AIM OF THE TASK:
Your task is to copy each line of the records that includes the string "Oriental".

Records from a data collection
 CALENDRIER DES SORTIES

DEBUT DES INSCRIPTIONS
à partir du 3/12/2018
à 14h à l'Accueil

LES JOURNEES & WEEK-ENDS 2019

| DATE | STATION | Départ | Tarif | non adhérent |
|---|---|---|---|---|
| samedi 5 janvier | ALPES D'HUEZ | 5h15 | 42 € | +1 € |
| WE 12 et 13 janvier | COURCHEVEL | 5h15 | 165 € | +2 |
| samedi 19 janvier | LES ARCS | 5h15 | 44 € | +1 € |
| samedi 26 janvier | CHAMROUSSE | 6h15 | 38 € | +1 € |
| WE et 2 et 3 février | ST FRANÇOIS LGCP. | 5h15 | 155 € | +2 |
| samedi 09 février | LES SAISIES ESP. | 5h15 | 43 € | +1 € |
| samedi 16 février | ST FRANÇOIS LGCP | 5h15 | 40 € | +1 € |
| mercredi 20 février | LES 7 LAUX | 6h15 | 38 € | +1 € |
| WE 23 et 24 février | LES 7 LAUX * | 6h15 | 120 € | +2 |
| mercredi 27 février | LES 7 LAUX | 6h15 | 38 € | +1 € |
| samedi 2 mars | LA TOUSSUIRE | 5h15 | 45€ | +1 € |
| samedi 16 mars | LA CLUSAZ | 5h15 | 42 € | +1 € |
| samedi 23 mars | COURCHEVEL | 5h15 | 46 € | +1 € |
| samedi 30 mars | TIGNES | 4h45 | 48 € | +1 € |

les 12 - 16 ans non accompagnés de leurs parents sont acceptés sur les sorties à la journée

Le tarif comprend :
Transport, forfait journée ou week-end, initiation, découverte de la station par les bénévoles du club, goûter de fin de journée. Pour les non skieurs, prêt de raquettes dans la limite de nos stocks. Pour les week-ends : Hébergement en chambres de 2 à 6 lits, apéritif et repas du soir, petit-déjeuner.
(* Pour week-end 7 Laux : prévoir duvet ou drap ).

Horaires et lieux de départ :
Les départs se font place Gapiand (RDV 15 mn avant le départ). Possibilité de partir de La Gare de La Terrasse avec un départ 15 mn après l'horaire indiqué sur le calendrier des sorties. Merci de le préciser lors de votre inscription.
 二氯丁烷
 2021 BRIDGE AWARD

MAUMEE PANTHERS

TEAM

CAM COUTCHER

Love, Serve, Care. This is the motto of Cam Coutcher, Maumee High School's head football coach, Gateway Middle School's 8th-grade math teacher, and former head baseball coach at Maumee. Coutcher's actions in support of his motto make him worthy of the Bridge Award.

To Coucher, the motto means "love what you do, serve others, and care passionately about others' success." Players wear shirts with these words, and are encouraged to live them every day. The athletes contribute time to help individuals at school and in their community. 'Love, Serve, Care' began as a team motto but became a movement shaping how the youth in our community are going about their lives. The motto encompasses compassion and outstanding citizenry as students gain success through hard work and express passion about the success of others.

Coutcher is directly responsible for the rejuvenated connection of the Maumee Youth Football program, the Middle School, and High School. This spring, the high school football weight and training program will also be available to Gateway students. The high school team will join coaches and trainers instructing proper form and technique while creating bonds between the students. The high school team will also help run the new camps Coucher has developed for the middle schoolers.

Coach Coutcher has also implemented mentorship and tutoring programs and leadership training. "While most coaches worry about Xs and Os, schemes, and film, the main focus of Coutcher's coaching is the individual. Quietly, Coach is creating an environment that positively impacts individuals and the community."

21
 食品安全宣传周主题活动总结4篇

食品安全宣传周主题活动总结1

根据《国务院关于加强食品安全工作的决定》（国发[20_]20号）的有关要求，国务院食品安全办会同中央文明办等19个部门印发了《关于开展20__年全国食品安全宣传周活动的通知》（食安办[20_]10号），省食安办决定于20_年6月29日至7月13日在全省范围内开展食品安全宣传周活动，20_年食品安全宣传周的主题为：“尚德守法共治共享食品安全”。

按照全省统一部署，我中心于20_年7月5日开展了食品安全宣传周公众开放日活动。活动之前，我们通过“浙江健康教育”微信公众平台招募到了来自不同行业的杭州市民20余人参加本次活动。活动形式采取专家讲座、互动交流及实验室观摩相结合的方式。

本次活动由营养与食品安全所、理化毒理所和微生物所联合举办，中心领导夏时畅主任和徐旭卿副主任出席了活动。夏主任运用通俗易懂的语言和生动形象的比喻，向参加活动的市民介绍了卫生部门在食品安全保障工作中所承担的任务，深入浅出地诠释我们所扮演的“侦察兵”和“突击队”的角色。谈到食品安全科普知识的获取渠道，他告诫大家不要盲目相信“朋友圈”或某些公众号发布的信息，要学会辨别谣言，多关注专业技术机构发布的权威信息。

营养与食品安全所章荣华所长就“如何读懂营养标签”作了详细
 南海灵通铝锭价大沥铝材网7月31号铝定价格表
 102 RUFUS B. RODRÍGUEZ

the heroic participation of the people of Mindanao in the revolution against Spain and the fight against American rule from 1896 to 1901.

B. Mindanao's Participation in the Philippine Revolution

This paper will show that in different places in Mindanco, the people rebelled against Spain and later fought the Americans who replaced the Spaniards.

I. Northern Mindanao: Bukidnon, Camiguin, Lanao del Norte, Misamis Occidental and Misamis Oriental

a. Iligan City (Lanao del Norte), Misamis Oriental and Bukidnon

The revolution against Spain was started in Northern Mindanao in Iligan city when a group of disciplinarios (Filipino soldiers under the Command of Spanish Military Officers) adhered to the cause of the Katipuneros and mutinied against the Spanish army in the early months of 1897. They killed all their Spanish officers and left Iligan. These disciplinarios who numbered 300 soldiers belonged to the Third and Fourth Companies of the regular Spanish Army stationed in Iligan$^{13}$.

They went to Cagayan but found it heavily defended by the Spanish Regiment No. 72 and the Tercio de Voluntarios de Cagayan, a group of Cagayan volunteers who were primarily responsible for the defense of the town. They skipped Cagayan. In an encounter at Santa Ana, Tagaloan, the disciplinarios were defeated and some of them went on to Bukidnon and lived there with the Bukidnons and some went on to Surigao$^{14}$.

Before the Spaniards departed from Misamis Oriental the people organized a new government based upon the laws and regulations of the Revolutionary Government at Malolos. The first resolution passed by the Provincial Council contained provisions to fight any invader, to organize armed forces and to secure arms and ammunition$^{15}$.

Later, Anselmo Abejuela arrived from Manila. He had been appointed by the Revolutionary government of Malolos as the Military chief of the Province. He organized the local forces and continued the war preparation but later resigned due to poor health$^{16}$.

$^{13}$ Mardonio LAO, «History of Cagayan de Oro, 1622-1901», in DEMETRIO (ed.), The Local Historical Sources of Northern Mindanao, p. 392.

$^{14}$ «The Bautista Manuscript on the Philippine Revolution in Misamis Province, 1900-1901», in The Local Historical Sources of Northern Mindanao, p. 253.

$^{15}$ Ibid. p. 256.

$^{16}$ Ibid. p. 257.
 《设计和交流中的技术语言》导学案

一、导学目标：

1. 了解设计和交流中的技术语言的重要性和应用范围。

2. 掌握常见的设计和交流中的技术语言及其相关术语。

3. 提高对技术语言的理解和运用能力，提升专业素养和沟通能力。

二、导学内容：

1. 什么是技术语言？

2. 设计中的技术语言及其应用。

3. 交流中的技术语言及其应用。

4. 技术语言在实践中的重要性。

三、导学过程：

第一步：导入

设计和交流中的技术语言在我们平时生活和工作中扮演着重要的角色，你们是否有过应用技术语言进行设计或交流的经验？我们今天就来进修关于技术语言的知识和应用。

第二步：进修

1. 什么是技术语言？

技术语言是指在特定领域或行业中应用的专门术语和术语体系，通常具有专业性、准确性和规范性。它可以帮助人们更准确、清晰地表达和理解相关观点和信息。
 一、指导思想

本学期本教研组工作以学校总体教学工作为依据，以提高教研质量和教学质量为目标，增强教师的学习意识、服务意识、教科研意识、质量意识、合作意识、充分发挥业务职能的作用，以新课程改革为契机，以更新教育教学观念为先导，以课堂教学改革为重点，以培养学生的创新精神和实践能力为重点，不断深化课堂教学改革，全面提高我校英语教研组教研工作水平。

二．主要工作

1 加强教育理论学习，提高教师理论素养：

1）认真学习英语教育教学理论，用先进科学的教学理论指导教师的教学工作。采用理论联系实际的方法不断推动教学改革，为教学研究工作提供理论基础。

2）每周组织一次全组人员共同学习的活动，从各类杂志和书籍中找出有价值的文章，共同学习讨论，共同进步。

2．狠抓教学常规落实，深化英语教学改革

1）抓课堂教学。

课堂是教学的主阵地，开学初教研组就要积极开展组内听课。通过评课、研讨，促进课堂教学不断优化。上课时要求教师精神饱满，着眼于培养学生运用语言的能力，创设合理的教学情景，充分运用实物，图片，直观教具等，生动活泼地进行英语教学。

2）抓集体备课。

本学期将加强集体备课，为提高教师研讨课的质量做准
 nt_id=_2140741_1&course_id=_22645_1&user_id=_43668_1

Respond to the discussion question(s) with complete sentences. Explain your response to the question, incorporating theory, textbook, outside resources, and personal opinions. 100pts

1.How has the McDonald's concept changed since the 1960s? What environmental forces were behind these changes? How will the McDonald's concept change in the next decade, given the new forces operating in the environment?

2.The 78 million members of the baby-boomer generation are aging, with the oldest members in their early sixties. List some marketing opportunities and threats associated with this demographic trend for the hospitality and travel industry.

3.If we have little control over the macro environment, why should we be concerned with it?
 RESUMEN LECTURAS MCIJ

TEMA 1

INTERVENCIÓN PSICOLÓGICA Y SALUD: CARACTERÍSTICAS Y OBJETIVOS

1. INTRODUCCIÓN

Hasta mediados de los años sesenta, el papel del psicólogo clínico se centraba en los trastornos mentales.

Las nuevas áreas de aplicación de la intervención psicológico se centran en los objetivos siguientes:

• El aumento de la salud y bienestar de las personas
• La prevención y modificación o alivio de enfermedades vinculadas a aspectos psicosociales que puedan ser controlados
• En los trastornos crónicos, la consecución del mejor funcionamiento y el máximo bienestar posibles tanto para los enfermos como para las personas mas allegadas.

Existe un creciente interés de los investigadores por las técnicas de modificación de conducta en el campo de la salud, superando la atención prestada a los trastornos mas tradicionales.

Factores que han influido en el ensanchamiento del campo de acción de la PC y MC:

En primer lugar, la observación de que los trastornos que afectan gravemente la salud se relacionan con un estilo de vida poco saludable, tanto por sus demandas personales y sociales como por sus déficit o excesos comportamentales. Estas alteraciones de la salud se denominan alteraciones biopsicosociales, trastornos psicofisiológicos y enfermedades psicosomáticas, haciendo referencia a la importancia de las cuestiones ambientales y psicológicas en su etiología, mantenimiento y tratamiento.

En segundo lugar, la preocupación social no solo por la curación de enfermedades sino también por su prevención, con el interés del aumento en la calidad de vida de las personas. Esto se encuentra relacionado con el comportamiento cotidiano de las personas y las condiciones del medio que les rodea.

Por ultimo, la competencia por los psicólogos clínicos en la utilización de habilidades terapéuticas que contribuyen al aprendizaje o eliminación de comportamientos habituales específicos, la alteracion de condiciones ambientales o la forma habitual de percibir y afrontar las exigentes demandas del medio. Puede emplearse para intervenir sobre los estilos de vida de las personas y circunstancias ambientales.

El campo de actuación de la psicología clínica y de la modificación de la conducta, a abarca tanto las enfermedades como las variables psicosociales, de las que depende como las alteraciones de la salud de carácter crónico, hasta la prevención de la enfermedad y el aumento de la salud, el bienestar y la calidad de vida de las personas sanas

RESPONSE TO THE EXERCISE:
I. Northern Mindanao: Bukidnon, Camiguin, Lanao del Norte, Misamis Occidental and Misamis Oriental
a. Iligan City (Lanao del Norte), Misamis Oriental and Bukidnon
Before the Spaniards departed from Misamis Oriental the people organized a new government based upon the laws and regulations of the Revolutionary Government at Malolos. The first resolution passed by the Provincial Council contained provisions to fight any invader, to organize armed forces and to secure arms and ammunition$^{15}$.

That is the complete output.